> [What you should do]:
Pictures stay out of the copy. Retype exactly, and only, the lines from the one containing "mla quote novel" through the end of the listing below.

> [Dataset extract]:

- - -

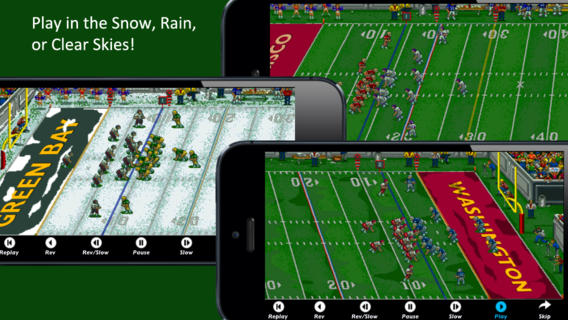 One Of The Best Strategy Football Games For iOS Launches For 2013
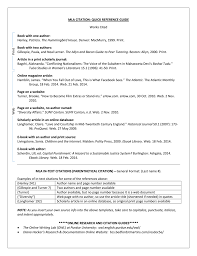 mla quote novel literature review of credit appraisal process cv examples for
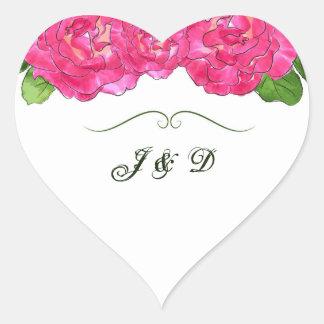 Joint rose d'enveloppe de fleur sticker cœur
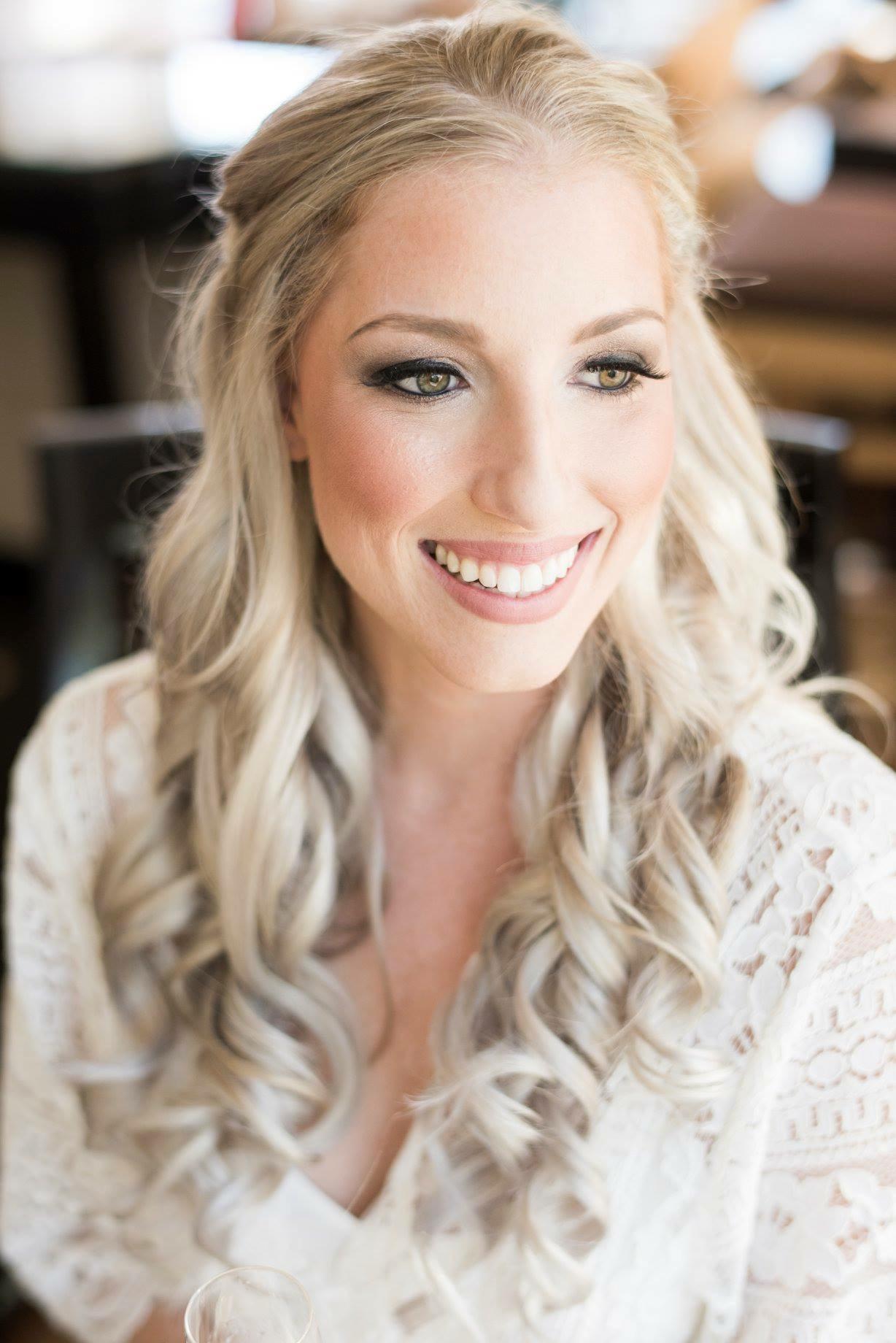 Vancouver Makeup Artist Yaletown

- - -

> [Problem solution]:
 mla quote novel literature review of credit appraisal process cv examples for
 Joint rose d'enveloppe de fleur sticker cœur
 Vancouver Makeup Artist Yaletown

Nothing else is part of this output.